With the records as your source, report how many lines contain "collect". Add no other words.

[Records drawn from a dataset]

======

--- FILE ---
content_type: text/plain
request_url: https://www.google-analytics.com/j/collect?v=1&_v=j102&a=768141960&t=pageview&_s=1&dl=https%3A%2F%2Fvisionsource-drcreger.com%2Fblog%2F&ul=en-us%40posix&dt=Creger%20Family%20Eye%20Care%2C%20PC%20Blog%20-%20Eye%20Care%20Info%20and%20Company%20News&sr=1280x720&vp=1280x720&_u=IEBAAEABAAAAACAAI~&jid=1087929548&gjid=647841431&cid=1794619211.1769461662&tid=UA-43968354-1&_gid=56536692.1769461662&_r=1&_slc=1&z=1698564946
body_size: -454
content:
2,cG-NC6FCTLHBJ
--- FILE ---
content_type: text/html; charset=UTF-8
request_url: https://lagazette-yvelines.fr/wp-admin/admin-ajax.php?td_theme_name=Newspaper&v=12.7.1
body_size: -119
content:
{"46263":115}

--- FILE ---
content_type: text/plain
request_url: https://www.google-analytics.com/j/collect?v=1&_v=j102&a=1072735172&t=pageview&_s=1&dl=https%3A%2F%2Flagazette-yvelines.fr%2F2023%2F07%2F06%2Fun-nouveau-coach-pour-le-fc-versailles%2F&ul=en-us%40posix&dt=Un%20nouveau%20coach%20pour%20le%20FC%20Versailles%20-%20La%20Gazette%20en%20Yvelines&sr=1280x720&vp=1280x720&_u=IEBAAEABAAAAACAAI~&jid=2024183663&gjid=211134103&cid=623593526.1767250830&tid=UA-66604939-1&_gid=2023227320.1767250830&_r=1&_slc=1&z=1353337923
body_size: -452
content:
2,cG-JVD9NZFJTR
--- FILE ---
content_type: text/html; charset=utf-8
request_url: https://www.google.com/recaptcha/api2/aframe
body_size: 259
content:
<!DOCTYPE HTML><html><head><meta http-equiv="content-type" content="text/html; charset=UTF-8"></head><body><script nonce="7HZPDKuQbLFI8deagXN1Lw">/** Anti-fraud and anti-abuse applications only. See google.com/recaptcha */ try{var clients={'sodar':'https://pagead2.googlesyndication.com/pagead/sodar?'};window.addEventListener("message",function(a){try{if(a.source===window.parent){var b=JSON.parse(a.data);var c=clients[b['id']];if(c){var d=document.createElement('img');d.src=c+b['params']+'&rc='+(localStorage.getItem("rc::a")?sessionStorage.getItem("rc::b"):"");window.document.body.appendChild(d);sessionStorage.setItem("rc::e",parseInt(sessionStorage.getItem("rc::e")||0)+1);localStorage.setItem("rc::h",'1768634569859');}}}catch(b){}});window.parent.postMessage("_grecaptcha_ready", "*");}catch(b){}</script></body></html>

======

TASK OUTPUT:
2